Mille deux cents manuscrits arrivent chaque année, envoyés des quatre coins de la France par des anonymes et les comités de lecture, mis en place par Jean-Charles Bordaries, en distinguent huit à partir desquels le jury va faire son choix. Ainsi, une actrice, Fabienne Périneau, a gagné avec ce roman du combat d’une femme pour se délivrer d’un homme et trouver sa vérité.

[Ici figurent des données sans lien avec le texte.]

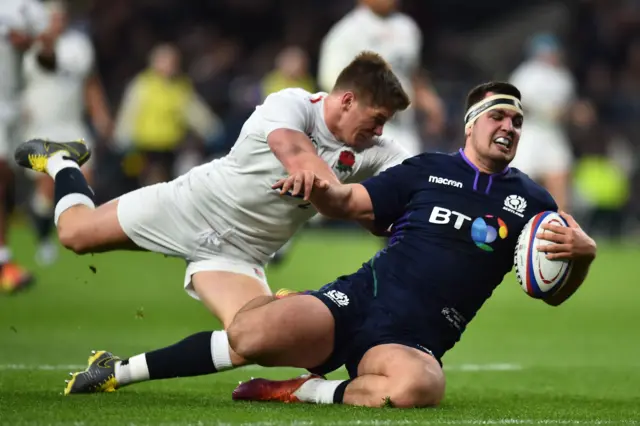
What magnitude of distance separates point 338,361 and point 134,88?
1402 cm

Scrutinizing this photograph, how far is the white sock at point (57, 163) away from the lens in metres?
7.98

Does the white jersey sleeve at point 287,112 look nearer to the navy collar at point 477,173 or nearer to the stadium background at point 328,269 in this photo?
the navy collar at point 477,173

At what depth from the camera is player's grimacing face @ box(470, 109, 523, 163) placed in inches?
249

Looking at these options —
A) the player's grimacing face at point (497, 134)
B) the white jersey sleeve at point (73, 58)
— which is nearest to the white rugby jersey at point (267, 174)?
the player's grimacing face at point (497, 134)

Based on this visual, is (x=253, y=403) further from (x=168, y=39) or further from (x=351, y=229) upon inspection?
(x=168, y=39)

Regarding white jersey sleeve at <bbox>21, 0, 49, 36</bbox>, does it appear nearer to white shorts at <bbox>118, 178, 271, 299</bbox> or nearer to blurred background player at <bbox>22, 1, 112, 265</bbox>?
blurred background player at <bbox>22, 1, 112, 265</bbox>

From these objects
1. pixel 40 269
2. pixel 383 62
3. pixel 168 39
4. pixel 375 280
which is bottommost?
pixel 40 269

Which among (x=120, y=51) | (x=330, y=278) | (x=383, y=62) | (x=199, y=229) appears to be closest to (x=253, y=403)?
(x=199, y=229)

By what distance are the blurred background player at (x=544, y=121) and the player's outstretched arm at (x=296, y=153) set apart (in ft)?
30.5

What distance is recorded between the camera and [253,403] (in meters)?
6.24

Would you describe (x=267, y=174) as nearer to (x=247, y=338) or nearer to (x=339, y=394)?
(x=247, y=338)

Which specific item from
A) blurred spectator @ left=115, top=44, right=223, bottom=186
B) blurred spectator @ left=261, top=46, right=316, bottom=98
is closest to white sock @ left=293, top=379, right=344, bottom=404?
blurred spectator @ left=261, top=46, right=316, bottom=98

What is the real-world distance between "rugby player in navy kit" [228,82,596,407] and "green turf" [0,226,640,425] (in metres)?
0.24

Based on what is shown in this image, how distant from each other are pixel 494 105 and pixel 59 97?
9673mm
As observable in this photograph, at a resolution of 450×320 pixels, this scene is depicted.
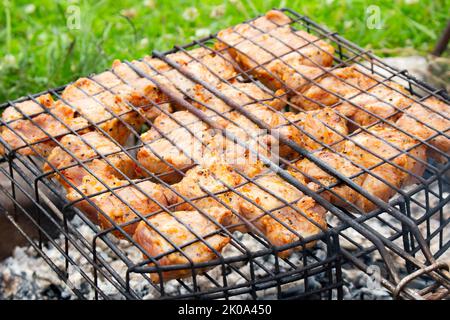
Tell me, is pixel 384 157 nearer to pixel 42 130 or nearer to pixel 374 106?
pixel 374 106

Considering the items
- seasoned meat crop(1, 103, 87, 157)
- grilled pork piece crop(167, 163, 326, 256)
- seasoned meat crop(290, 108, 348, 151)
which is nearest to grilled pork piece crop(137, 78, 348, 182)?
seasoned meat crop(290, 108, 348, 151)

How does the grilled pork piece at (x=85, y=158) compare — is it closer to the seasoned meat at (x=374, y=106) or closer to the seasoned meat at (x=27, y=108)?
the seasoned meat at (x=27, y=108)

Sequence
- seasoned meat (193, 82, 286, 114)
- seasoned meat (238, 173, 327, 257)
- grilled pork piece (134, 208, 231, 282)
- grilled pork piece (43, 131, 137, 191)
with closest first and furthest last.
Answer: grilled pork piece (134, 208, 231, 282)
seasoned meat (238, 173, 327, 257)
grilled pork piece (43, 131, 137, 191)
seasoned meat (193, 82, 286, 114)

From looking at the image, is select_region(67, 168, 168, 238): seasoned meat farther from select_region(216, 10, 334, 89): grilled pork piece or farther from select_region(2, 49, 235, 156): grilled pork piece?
select_region(216, 10, 334, 89): grilled pork piece

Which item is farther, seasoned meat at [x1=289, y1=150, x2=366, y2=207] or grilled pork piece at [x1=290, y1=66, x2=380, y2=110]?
grilled pork piece at [x1=290, y1=66, x2=380, y2=110]

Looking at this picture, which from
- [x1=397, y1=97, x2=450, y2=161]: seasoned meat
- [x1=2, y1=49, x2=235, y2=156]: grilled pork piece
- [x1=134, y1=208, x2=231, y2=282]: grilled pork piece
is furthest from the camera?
[x1=2, y1=49, x2=235, y2=156]: grilled pork piece

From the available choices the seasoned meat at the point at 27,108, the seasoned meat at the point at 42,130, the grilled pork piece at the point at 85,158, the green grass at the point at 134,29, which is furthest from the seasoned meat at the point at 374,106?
the green grass at the point at 134,29
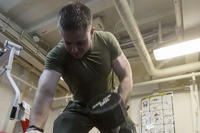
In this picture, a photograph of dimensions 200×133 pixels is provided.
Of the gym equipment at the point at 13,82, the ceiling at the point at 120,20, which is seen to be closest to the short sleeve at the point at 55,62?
the gym equipment at the point at 13,82

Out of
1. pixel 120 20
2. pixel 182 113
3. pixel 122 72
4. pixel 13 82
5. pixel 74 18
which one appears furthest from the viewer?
pixel 120 20

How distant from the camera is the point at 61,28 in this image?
1.06m

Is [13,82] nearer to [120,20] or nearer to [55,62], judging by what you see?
[55,62]

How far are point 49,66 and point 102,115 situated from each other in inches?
19.2

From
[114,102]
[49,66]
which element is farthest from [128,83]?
[49,66]

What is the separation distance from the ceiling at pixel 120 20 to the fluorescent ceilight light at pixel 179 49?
0.83 ft

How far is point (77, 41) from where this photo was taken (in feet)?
3.49

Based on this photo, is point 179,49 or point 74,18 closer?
point 74,18

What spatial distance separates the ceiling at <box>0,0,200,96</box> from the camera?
2.84 metres

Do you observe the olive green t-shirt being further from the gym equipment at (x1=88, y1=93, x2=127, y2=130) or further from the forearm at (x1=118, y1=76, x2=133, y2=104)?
the gym equipment at (x1=88, y1=93, x2=127, y2=130)

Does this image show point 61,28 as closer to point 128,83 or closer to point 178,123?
point 128,83

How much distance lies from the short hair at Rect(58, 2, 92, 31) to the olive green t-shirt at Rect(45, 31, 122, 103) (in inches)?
8.3

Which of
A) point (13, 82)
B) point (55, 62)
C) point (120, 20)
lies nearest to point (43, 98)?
point (55, 62)

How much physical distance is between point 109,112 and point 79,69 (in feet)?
1.33
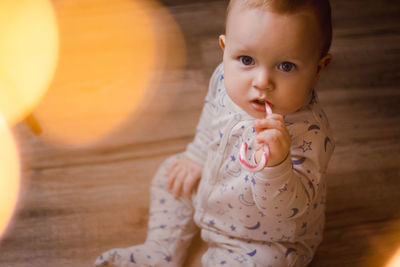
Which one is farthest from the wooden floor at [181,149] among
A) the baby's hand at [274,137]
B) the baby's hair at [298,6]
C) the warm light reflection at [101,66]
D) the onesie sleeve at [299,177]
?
the baby's hair at [298,6]

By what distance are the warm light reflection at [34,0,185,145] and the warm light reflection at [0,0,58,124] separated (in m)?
0.04

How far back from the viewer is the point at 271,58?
622 mm

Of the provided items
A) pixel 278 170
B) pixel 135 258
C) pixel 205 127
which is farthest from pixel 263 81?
pixel 135 258

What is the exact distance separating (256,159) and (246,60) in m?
0.17

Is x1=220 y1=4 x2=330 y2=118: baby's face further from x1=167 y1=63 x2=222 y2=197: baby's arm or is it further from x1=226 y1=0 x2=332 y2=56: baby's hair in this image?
x1=167 y1=63 x2=222 y2=197: baby's arm

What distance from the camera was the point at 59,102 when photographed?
4.20 ft

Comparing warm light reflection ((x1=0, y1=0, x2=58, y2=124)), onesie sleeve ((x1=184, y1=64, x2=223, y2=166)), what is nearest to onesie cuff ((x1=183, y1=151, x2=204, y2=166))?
onesie sleeve ((x1=184, y1=64, x2=223, y2=166))

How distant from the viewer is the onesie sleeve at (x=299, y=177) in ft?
2.21

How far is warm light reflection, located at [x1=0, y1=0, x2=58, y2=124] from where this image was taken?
4.02 ft

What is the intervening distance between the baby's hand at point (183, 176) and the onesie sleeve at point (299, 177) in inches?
11.6

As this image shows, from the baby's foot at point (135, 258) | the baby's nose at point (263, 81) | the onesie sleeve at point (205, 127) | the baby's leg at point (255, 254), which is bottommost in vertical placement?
the baby's foot at point (135, 258)

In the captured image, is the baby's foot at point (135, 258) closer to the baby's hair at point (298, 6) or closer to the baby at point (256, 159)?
the baby at point (256, 159)

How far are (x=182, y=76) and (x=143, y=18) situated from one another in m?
0.34

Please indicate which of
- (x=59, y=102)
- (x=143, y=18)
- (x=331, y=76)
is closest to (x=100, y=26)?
(x=143, y=18)
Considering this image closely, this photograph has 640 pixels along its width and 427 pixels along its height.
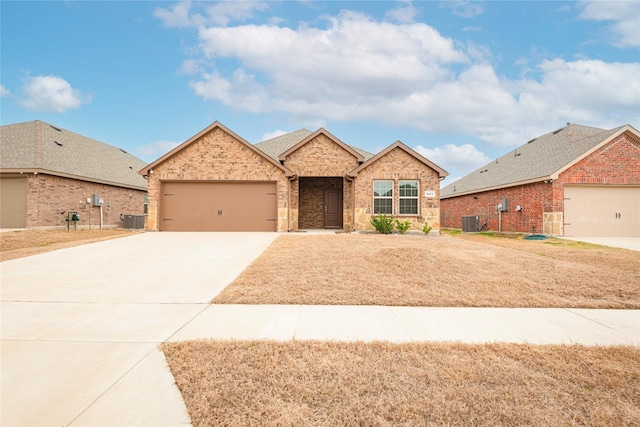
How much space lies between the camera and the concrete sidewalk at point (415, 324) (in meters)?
4.09

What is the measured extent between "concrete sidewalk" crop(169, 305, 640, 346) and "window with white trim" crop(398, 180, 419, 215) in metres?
11.8

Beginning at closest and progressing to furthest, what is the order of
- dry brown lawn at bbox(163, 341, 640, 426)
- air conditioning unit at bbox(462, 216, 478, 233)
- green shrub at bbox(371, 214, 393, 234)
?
dry brown lawn at bbox(163, 341, 640, 426)
green shrub at bbox(371, 214, 393, 234)
air conditioning unit at bbox(462, 216, 478, 233)

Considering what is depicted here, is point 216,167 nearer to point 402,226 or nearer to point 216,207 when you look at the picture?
point 216,207

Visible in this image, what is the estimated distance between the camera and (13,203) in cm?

Parlons aussi de deux autres femmes, de vraies professionnelles, déjà souvent publiées, elles, Christine Ockrent (Clinton/Trump, l’Amérique en colère ; éd. Robert Laffont) et Michèle Cotta (Comment en est-on arrivé là ? ; éd. Robert Laffont). Des journalistes d’expérience. L’une raconte cette invraisemblable campagne américaine avec précision et «choses vues» (Ockrent sait «faire le terrain»), et l’autre, Cotta, livre son journal des années de la présidence Hollande, une inépuisable série de dialogues inédits avec tous les acteurs du «chaos politique» français actuel.

Ockrent, entre autres phrases, rappelle un mot de Trump : «Beaucoup de gens se sont moqués de moi au fil des années. Mais, aujourd’hui, ils rigolent moins.» A vrai dire, personne ne rigole beaucoup, en ce bel automne.